Lachlan is a great dude, with a tortured past and rock-hard pecs from all the sword fighting he does to keep in shape and battle demons. The only problem I had with him is he was once a Scottish laird, which I'm starting to find a bit tiresome. Surely, there are lords of other nationalities who might be just as interesting. I liked him better than Rachel, who isn't even up to an argument with her daughter. I do feel for Rachel--having a rebellious teenager must be a horrible thing to go through. But she's just so danged weak. She doesn't even call the police when her daughter is dating a 22 year old man. I wanted to shake her. Part of the point of a novel is to have the character grow, and Rachel does grow, but it was hard for me to develop true sympathy for her--rather than just pity--when I found her actions so infuriating.
I don't mind a novel that draws on Christian themes as long as it is respectful.

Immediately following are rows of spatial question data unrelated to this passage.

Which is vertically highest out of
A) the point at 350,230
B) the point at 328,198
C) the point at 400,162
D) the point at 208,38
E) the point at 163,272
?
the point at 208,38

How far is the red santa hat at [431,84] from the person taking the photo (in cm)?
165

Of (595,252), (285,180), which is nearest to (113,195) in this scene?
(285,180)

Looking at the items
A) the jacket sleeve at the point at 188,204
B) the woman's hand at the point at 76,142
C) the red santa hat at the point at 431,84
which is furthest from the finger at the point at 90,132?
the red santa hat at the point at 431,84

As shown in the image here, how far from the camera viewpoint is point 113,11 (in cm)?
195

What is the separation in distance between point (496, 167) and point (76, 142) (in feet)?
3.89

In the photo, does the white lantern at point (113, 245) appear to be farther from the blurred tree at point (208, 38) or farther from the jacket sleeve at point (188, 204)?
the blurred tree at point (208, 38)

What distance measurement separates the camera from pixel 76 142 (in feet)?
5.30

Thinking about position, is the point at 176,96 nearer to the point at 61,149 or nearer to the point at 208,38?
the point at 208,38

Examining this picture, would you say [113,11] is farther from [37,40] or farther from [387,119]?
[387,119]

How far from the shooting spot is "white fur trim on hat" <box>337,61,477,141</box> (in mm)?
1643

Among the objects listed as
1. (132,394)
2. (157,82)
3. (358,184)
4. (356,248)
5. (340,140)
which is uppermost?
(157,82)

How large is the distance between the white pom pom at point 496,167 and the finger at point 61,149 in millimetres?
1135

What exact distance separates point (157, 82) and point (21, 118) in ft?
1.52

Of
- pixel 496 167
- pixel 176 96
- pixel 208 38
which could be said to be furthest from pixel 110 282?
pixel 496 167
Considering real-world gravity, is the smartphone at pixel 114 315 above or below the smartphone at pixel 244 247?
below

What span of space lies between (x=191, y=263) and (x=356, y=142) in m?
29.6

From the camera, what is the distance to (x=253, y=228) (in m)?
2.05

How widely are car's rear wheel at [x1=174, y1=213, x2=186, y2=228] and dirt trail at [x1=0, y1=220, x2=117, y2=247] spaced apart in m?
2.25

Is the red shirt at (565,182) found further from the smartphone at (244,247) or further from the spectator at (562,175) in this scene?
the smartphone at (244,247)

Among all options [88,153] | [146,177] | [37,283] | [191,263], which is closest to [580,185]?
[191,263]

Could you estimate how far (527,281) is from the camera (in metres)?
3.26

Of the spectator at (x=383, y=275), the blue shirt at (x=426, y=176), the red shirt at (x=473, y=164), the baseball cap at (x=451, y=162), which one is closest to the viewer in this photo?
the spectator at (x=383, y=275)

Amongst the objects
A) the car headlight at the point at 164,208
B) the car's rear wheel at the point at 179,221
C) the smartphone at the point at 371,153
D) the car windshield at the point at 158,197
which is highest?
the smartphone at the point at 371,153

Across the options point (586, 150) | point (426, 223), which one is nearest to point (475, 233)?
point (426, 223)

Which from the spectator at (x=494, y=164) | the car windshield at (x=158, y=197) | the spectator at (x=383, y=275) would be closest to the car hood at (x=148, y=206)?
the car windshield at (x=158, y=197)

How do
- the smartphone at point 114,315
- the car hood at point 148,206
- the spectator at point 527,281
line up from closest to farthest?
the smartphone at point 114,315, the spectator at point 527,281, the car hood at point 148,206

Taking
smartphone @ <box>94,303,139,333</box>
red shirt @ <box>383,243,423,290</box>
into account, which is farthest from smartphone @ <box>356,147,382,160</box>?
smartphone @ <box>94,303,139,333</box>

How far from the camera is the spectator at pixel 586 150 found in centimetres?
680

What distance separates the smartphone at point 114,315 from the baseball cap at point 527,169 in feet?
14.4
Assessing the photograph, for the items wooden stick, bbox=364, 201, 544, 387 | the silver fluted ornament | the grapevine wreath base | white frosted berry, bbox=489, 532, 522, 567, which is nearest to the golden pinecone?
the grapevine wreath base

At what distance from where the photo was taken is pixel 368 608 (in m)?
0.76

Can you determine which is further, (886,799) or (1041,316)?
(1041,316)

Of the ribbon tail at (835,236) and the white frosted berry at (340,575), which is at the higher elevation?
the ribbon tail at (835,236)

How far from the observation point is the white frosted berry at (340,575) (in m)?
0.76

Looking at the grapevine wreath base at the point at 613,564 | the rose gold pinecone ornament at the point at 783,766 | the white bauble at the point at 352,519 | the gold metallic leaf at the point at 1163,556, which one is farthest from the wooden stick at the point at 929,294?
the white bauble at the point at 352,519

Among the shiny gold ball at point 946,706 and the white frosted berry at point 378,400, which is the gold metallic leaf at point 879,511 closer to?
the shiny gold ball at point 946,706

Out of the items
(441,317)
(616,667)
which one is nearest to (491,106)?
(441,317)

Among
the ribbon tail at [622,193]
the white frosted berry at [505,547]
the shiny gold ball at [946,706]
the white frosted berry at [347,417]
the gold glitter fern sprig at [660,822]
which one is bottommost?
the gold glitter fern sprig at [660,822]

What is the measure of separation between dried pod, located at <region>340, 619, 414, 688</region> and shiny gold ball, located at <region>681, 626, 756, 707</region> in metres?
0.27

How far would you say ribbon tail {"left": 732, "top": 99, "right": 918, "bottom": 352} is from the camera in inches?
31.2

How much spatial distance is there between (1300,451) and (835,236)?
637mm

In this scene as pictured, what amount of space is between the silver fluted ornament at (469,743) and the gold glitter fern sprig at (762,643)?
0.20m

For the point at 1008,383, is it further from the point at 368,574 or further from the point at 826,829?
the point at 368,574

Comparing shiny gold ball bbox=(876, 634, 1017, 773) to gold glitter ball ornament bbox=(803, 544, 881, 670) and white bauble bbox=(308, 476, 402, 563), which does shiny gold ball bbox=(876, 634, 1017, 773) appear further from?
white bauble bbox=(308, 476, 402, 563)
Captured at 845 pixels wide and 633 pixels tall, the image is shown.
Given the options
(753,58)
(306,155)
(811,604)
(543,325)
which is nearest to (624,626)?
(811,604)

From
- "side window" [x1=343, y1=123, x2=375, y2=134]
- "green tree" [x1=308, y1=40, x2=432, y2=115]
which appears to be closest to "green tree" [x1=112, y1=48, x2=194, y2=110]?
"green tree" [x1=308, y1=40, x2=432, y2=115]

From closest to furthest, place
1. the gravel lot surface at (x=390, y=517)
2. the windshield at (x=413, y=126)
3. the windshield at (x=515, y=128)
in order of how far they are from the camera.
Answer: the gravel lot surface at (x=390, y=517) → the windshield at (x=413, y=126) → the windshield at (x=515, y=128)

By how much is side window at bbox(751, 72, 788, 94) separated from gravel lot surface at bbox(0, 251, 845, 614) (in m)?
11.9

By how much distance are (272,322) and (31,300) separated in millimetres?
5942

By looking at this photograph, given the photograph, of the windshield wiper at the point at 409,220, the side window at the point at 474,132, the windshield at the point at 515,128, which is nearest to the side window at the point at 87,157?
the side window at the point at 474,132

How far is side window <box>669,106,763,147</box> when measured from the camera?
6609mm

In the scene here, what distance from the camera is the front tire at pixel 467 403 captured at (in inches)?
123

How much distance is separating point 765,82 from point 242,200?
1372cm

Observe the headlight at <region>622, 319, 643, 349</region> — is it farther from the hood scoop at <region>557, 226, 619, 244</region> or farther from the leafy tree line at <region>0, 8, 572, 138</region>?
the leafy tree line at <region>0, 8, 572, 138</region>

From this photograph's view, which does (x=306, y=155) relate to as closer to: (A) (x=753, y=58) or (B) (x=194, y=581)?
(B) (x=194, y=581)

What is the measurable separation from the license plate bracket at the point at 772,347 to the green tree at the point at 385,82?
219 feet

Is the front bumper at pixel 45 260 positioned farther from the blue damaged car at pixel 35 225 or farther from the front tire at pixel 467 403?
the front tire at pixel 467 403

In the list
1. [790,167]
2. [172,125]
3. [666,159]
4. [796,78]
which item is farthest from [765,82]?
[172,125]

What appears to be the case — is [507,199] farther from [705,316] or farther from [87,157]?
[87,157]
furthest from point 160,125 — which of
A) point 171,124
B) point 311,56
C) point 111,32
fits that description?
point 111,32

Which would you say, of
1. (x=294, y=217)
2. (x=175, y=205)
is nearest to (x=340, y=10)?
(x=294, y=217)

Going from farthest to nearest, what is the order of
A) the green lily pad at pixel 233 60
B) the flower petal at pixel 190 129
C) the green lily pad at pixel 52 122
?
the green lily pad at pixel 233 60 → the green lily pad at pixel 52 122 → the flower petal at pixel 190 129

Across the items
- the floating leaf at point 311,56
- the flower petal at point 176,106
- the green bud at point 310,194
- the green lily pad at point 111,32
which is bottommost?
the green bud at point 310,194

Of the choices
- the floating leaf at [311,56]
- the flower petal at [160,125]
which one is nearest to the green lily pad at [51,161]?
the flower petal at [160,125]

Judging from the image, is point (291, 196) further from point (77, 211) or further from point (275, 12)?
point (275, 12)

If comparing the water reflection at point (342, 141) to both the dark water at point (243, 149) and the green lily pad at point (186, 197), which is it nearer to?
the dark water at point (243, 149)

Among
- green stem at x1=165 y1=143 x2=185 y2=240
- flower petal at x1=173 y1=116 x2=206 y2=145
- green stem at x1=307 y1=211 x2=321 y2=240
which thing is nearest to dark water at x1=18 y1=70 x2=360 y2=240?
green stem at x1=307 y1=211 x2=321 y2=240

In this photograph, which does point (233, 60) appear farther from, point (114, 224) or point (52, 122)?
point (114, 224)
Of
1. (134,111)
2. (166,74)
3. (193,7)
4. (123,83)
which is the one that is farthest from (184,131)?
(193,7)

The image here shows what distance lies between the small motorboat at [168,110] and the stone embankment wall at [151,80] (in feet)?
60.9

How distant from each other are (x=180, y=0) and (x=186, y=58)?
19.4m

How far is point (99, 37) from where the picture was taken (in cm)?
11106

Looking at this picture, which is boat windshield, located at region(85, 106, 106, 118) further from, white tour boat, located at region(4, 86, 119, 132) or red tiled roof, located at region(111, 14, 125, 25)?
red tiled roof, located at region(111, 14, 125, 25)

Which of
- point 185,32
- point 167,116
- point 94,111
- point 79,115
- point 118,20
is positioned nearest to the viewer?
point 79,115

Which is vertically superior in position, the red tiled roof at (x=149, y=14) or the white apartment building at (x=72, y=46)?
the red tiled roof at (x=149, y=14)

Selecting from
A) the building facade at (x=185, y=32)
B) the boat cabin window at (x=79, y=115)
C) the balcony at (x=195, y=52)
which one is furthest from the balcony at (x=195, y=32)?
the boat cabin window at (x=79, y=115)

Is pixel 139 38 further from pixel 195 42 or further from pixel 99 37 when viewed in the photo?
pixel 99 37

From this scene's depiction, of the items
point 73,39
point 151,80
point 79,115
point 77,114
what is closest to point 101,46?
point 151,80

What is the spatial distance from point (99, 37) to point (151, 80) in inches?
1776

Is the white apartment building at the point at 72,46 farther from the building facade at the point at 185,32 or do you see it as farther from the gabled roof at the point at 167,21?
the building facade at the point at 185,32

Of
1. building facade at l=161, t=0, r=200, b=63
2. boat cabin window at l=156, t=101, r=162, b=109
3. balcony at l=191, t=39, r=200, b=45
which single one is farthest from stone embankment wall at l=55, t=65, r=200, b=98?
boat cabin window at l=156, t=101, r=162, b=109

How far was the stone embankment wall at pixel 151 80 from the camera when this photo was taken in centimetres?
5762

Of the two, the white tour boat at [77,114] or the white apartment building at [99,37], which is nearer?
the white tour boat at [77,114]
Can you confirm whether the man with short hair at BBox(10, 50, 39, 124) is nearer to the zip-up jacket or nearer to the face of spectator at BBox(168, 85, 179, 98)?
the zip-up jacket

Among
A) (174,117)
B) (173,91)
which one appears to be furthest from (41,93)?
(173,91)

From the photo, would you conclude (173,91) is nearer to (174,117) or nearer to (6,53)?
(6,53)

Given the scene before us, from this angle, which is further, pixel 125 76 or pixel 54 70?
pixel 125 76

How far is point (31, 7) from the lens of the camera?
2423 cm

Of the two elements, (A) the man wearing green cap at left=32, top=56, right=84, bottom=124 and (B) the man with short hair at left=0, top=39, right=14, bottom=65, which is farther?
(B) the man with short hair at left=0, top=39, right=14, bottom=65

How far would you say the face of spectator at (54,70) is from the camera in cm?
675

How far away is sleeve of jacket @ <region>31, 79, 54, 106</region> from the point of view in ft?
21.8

Ms. McCleave is respectful, but she imposes odd restrictions on the power of God that at times defied logic. For example, there's a Trinity Child, whom God creates every thousand years or so, and who can visit all three of the "planes", Heaven, Hell and Earth. However, God himself cannot visit Hell -- even though he created the child. Another logical problem was that God could not reverse a death mark, even though a certain resurrection is one of the basic tenants of the Christian--and Catholic--faith.
There are only two sex scenes in the novel, of which I was glad. We fantasy fans don't read for sex scenes. Even urban fantasies tend to keep sex scenes to a page or less. Fortunately, Ms. McCleave didn't give away any plot secrets in the midst of the sex scenes, so I was able to skip past them without feeling like I missed out on the story.
All in all, the pages just flew by and it was a nice way to spend a Saturday when I didn't feel well. The originality of this story might work well for lovers of urban fantasies who are tired of the usual mythologies.
This novel releases on September first. I'll link back to this review when I do the Debut Showcase, at which time I'll do my usual linkfest.